SOURCE EXCERPT:
======
Peter Cowley: A letter to my younger CEO Self

Peter Cowley founded Camdata, an electronic engineering, product design and turnkey development company, in 1984. To date, Camdata has delivered over 17,000 products and revenue of more than £16 million. Now a tech entrepreneur, angel investor and speaker, Peter has personally invested in 67 startups, is chair of the Cambridge Angels and President of the European Business Angel Network (EBAN).

Dear 29-year-old Peter,

You have had some entrepreneurial experience at University and in Bavaria, but this is the big plunge, the high risk, with which you will not only “cut your teeth”, but many other bodily parts, as well as your pride. The Camdata journey you are about to embark upon continues even now, 34 years later, with your, as yet unborn, youngest son running Camdata as a lifestyle business. And you will go onto found another dozen startups, with varying levels of success.

Within six years, Camdata will suffer a painful failure, followed by a cautious phoenix, the sale and buyback (within just six months), followed three years later by buying your acquirer and then a competitor.

The journey will give you decades of gradually greying hair which, when you undertake an unforeseen metamorphosis into an angel investor, will provide invaluable experience and anecdotes to help the many hundreds of entrepreneurs you will meet, and act as a catalyst for the Invested Investor publishing project.

Some of the things that I know now, that would have prevented mistakes and heartache, and probably led you to better, although less interesting, outcomes are:

  • Grasp opportunities – whether being an entrepreneur is nature and/or nurture, you have always been comfortable with risk, albeit conducting more and more analysis as you age, before taking the plunge.
  • Luck is also important – having £70K of personal credit card debt to help finance building three houses in late 2001 could have bankrupted you.
  • Build a great team – you have hired juniors who have become great leaders, but you have also made mistakes by hiring fast and firing slowly.
  • Don’t skimp on skills within finance – letting a bookkeeper allocate cost of sale transactions onto the balance sheet, leading to a large unexpected write-down was very painful.
======
DATA PROVIDED:
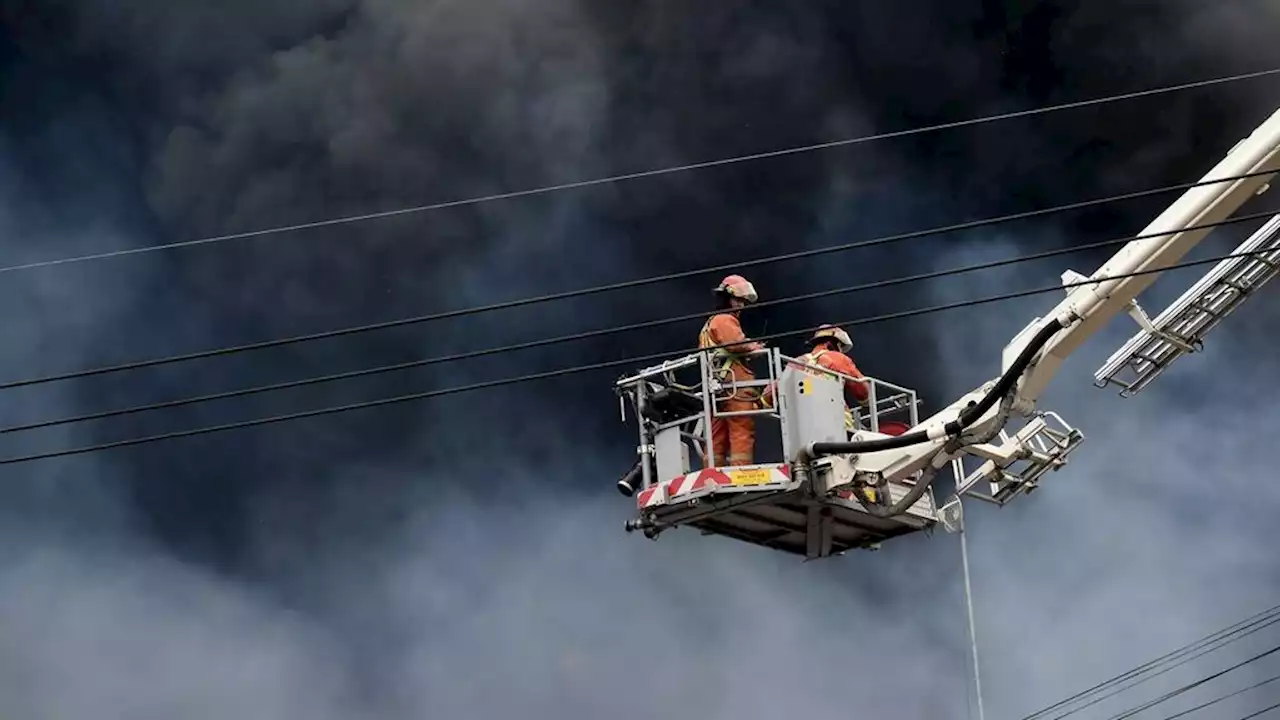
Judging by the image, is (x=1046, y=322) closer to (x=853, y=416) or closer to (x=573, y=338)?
(x=853, y=416)

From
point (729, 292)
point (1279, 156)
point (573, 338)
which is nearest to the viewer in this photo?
point (573, 338)

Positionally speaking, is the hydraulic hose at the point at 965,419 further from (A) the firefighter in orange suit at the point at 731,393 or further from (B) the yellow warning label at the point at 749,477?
(A) the firefighter in orange suit at the point at 731,393

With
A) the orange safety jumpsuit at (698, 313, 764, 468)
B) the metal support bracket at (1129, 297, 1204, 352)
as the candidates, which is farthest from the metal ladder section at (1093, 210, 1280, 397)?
the orange safety jumpsuit at (698, 313, 764, 468)

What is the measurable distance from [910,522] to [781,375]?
2610 millimetres

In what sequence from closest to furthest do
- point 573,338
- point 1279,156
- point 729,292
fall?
point 573,338 → point 1279,156 → point 729,292

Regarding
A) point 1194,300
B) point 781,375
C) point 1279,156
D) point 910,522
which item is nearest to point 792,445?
point 781,375

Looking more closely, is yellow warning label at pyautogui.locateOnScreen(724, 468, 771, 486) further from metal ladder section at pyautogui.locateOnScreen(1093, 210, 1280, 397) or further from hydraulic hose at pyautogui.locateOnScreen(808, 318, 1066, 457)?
metal ladder section at pyautogui.locateOnScreen(1093, 210, 1280, 397)

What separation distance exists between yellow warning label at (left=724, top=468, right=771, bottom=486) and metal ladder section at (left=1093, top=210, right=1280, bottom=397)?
387cm

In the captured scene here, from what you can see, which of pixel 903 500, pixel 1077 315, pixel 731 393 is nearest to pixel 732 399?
pixel 731 393

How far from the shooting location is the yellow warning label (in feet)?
71.7

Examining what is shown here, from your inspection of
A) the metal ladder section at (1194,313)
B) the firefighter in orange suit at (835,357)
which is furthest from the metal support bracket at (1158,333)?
the firefighter in orange suit at (835,357)

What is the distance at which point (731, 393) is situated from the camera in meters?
22.6

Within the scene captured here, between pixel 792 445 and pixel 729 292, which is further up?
pixel 729 292

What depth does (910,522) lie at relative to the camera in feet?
77.6
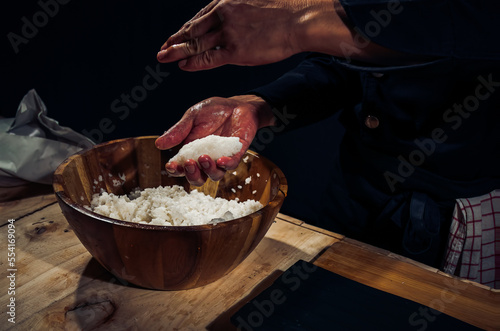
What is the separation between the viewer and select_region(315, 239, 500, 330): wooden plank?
90 centimetres

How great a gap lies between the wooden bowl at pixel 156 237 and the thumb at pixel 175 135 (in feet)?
0.48

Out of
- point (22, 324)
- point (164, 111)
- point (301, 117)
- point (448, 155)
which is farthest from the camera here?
point (164, 111)

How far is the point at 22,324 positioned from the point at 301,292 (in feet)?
1.90

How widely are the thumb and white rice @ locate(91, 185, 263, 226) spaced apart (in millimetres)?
130

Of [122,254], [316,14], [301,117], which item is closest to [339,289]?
[122,254]

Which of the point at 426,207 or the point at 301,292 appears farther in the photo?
the point at 426,207

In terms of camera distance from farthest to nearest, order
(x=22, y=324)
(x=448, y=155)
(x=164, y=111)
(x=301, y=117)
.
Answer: (x=164, y=111) → (x=301, y=117) → (x=448, y=155) → (x=22, y=324)

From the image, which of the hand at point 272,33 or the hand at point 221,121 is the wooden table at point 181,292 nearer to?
the hand at point 221,121

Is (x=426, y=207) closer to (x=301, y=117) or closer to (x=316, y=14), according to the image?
(x=301, y=117)

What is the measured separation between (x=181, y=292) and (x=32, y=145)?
853 mm

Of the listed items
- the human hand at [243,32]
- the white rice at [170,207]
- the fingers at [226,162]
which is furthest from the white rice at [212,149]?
the human hand at [243,32]

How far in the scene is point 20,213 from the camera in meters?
1.27

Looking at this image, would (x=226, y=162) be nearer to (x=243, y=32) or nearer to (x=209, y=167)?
(x=209, y=167)

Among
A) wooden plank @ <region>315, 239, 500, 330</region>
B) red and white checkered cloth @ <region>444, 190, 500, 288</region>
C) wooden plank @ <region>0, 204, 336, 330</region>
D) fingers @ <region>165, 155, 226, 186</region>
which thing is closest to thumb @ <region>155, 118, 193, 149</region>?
fingers @ <region>165, 155, 226, 186</region>
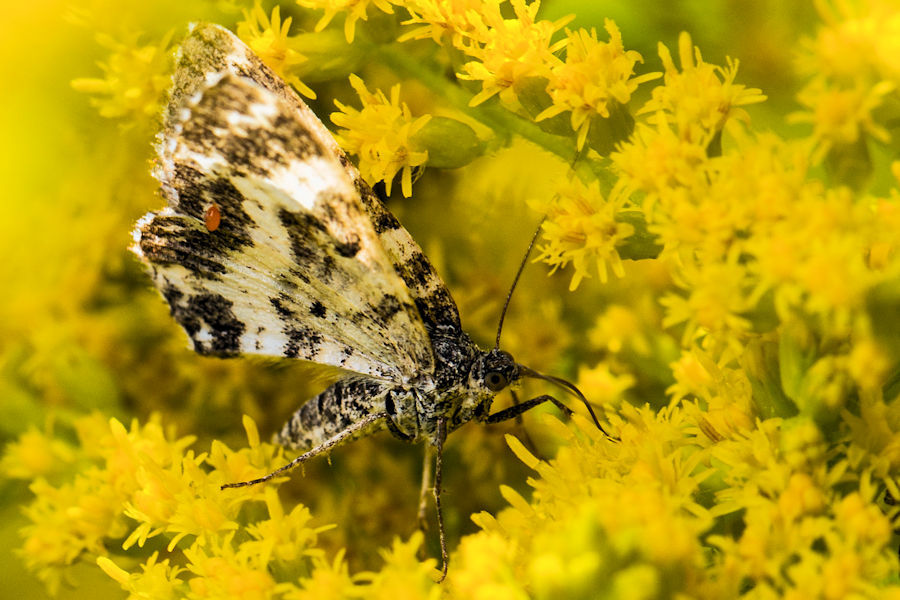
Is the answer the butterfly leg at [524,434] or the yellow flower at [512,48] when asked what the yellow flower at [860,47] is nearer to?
the yellow flower at [512,48]

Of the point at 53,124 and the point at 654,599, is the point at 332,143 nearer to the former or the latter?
the point at 654,599

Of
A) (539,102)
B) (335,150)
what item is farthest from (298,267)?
(539,102)

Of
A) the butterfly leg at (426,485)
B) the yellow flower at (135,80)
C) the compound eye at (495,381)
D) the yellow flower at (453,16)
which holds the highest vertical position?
the yellow flower at (135,80)

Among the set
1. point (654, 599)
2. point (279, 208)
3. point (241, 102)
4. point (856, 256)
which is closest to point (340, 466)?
point (279, 208)

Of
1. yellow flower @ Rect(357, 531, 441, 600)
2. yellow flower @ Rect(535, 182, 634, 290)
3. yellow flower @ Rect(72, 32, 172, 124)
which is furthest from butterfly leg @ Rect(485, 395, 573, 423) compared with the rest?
yellow flower @ Rect(72, 32, 172, 124)

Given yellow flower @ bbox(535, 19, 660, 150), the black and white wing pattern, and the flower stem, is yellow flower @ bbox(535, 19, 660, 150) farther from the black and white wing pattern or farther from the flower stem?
the black and white wing pattern

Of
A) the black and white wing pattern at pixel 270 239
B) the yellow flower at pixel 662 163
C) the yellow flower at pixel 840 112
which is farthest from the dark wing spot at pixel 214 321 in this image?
the yellow flower at pixel 840 112
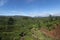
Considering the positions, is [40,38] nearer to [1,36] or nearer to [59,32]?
[1,36]

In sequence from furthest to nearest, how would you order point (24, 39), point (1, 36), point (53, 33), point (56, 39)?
1. point (53, 33)
2. point (56, 39)
3. point (1, 36)
4. point (24, 39)

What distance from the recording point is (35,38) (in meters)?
28.6

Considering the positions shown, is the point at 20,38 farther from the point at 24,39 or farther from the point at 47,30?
the point at 47,30

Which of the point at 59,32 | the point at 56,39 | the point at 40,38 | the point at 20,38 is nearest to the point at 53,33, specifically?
the point at 59,32

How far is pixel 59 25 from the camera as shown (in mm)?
39969

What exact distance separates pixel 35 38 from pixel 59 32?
11261mm

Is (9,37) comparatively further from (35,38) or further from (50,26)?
(50,26)

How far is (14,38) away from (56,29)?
14909mm

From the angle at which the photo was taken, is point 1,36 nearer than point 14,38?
No

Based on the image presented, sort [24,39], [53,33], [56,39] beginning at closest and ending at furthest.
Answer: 1. [24,39]
2. [56,39]
3. [53,33]

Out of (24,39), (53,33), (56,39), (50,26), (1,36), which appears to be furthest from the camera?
(50,26)

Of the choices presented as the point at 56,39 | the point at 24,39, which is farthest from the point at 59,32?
the point at 24,39

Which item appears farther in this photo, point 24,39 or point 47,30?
point 47,30

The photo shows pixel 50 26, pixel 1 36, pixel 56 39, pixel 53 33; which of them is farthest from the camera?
pixel 50 26
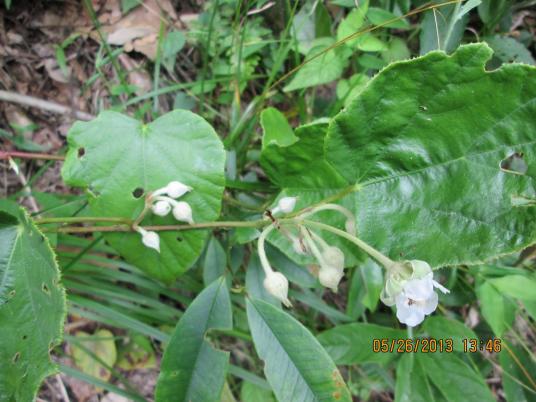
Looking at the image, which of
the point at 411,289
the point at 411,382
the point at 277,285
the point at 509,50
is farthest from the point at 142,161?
the point at 509,50

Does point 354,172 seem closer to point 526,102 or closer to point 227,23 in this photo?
point 526,102

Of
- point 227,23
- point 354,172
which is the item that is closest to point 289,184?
point 354,172

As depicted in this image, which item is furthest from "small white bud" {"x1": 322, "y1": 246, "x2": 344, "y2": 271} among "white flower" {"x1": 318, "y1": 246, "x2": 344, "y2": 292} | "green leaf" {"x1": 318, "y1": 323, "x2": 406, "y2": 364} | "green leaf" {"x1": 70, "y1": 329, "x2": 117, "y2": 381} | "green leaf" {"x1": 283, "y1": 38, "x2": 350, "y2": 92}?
"green leaf" {"x1": 70, "y1": 329, "x2": 117, "y2": 381}

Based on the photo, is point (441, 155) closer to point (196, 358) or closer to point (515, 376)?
point (196, 358)

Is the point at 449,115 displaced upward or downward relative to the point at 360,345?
upward

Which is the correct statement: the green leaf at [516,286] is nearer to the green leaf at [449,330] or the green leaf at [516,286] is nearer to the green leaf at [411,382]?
the green leaf at [449,330]
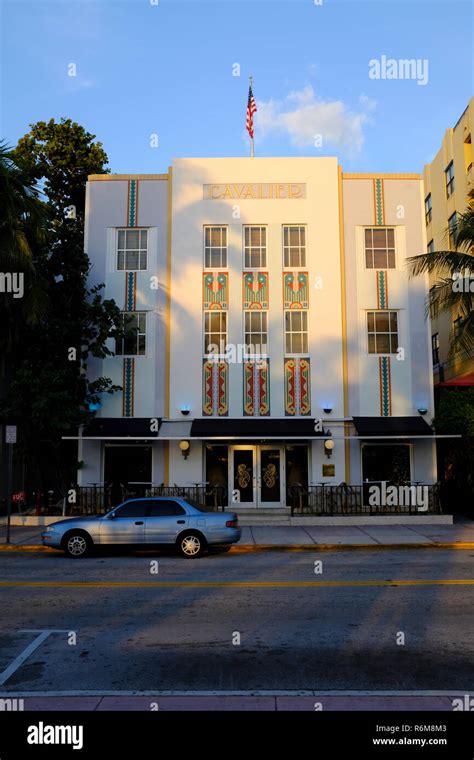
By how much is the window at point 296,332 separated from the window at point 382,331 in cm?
237

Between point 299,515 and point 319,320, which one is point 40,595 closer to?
point 299,515

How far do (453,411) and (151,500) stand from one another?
11219 mm

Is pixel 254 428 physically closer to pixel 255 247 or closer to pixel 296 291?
pixel 296 291

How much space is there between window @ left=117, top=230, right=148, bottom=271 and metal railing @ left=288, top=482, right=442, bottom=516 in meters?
10.1

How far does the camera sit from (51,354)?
21203 millimetres

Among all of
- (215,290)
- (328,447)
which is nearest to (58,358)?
(215,290)

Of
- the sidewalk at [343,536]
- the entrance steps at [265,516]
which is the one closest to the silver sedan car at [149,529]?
the sidewalk at [343,536]

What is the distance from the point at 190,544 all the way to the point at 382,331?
12.1 m

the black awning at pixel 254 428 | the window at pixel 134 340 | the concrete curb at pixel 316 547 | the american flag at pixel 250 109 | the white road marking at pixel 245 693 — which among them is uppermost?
the american flag at pixel 250 109

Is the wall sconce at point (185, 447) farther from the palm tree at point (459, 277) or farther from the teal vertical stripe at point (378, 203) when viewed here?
the teal vertical stripe at point (378, 203)

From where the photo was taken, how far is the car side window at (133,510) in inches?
556

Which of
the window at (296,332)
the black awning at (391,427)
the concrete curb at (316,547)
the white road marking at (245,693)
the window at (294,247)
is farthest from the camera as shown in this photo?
the window at (294,247)

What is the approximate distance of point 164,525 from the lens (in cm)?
1398

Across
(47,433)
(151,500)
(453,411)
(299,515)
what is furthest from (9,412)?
(453,411)
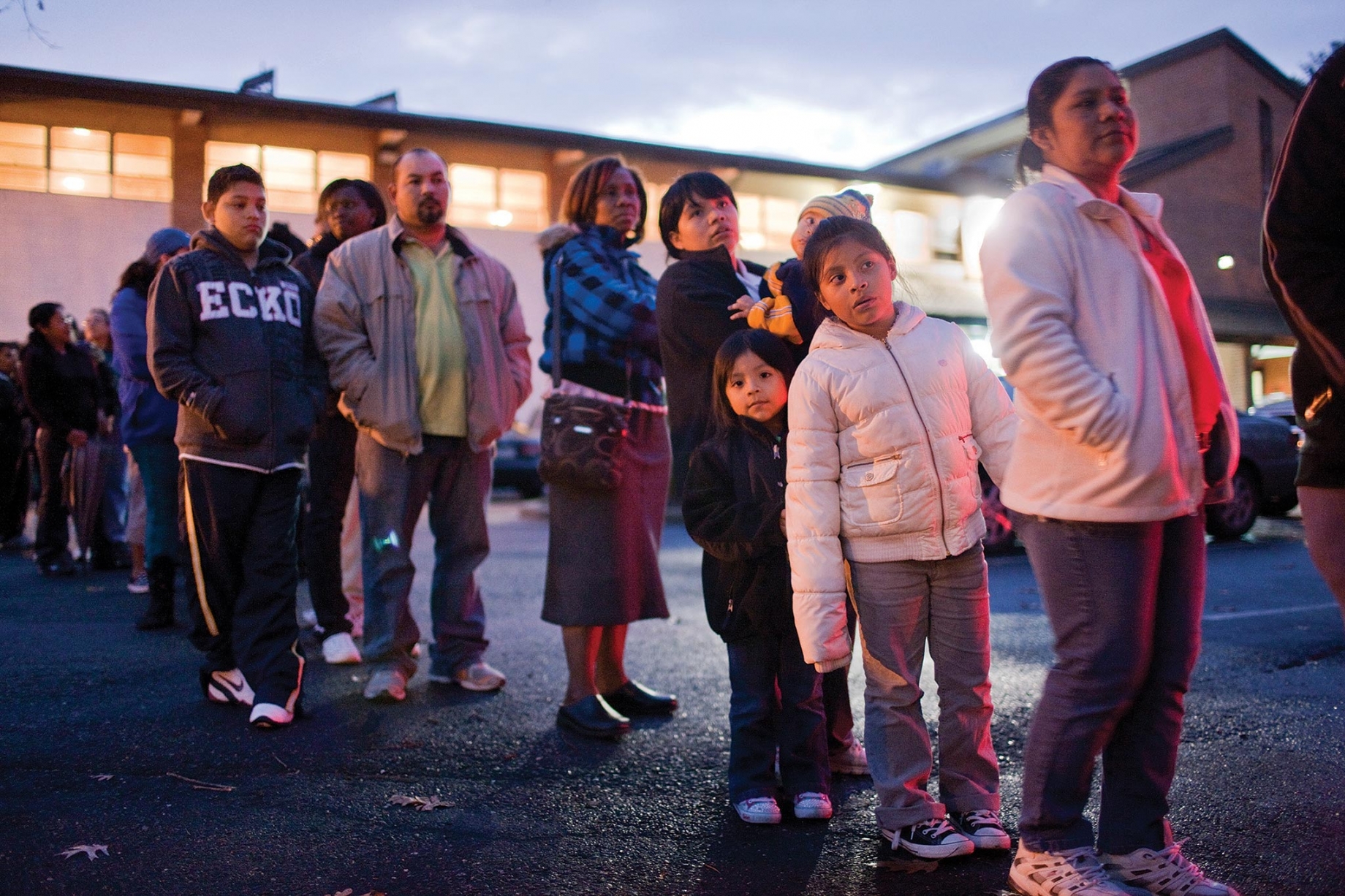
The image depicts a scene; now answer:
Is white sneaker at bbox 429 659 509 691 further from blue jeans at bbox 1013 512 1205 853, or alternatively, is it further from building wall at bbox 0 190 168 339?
building wall at bbox 0 190 168 339

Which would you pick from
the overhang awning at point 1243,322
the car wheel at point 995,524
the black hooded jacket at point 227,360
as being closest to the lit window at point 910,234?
the overhang awning at point 1243,322

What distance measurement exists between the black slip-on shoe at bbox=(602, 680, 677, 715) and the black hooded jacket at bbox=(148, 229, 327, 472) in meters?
1.68

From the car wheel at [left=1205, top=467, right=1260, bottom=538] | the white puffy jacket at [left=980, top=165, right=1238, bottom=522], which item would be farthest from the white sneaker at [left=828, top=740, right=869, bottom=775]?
the car wheel at [left=1205, top=467, right=1260, bottom=538]

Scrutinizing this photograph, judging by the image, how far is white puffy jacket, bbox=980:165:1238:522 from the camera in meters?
2.55

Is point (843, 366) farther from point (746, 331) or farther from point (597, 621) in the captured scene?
point (597, 621)

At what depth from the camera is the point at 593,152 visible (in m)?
26.6

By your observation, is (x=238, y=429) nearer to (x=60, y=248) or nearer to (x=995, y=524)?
(x=995, y=524)

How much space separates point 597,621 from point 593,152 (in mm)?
23429

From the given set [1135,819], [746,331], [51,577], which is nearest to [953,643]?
[1135,819]

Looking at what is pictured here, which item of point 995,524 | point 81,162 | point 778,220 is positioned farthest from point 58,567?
point 778,220

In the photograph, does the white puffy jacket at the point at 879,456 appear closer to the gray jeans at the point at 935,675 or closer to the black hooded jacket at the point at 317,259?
the gray jeans at the point at 935,675

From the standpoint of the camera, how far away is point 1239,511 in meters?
11.6

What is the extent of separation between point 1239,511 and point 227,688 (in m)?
10.2

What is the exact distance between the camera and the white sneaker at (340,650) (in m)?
5.90
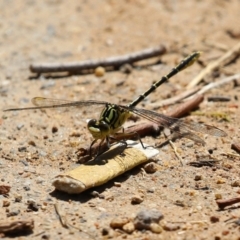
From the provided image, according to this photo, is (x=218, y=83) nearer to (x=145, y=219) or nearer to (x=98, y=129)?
(x=98, y=129)

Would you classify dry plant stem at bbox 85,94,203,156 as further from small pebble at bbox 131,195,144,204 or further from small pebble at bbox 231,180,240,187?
small pebble at bbox 231,180,240,187

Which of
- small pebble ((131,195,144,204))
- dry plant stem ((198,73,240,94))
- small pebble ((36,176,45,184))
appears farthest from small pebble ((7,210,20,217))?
dry plant stem ((198,73,240,94))

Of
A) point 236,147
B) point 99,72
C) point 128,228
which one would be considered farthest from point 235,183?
point 99,72

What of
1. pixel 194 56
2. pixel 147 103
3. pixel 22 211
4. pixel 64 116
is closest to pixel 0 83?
pixel 64 116

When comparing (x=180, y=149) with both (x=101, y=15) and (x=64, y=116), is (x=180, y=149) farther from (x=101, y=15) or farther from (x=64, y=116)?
(x=101, y=15)

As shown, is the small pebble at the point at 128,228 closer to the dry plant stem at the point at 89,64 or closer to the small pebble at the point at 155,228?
the small pebble at the point at 155,228
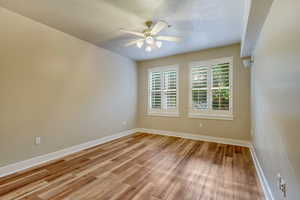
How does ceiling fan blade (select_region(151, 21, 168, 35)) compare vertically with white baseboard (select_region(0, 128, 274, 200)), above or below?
above

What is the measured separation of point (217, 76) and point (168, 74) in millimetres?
1540

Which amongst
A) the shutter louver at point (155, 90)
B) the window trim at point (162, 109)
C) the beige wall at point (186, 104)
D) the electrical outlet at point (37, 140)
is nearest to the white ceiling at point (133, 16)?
the beige wall at point (186, 104)

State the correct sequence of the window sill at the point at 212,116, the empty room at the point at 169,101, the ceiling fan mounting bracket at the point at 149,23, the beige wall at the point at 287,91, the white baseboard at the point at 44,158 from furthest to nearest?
the window sill at the point at 212,116 < the ceiling fan mounting bracket at the point at 149,23 < the white baseboard at the point at 44,158 < the empty room at the point at 169,101 < the beige wall at the point at 287,91

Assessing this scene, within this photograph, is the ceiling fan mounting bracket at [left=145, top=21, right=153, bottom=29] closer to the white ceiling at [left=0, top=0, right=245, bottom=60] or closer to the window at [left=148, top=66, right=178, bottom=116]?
the white ceiling at [left=0, top=0, right=245, bottom=60]

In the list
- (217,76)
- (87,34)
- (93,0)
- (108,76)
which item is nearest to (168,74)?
(217,76)

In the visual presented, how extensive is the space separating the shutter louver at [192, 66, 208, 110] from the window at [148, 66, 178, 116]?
0.58m

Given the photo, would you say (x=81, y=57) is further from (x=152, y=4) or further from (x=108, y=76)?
(x=152, y=4)

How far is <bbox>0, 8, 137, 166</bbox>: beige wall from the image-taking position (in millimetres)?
2236

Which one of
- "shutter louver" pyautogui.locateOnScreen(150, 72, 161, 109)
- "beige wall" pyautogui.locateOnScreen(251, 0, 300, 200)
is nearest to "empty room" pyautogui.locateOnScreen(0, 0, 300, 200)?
"beige wall" pyautogui.locateOnScreen(251, 0, 300, 200)

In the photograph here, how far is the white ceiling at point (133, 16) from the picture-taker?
2.06 metres

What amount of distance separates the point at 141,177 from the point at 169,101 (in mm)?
2879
======
GIVEN TASK 1:
Reproduce verbatim the portion of the letter to a younger self from "Some of the" to "was very painful.".
GIVEN TASK 2:
Extend the letter to a younger self with further text that follows on from its final point.
The items have no connection to the letter to a younger self.

FINAL RESULT 1:
Some of the things that I know now, that would have prevented mistakes and heartache, and probably led you to better, although less interesting, outcomes are:

  • Grasp opportunities – whether being an entrepreneur is nature and/or nurture, you have always been comfortable with risk, albeit conducting more and more analysis as you age, before taking the plunge.
  • Luck is also important – having £70K of personal credit card debt to help finance building three houses in late 2001 could have bankrupted you.
  • Build a great team – you have hired juniors who have become great leaders, but you have also made mistakes by hiring fast and firing slowly.
  • Don’t skimp on skills within finance – letting a bookkeeper allocate cost of sale transactions onto the balance sheet, leading to a large unexpected write-down was very painful.

FINAL RESULT 2:
  • Follow macroeconomic trends – not foreseeing the 1990 recession and hence downsizing earlier may have saved the business.
  • Understand Lifetime Value – ensure it is a multiple of the fully loaded Customer Acquisition Cost, especially when mainly making capex sales. By the way, despite analysis, you will get it wrong with ZedCam – CAC using Google AdWords equalled LTV for nearly 2 years, before you realised and shut down the business.
  • Financial leverage using debt works in both directions – with a rising asset price, the reward is large; when falling, the pain is even larger.
  • Revenue is vanity, profit is sanity, but cash is reality – memorise this adage.
  • Choose your advisors and Non-Executive Directors with care – and renew them as the company grows
  • Regretting and FOMO (Fear Of Missing Out) are futile – you will need to learn that these are destructive character traits

The saying that “what doesn’t kill you makes you stronger” is quite true, and building a business takes courage and, at times, blind faith and perseverance.

By the time you get to my age, you will find that that your many, many “war stories” are of more use than you could possibly have imagined in helping young entrepreneurs. So, go for it, take the risks, make the mistakes and you will find incredible satisfaction in helping build multiple companies, as an Invested investor.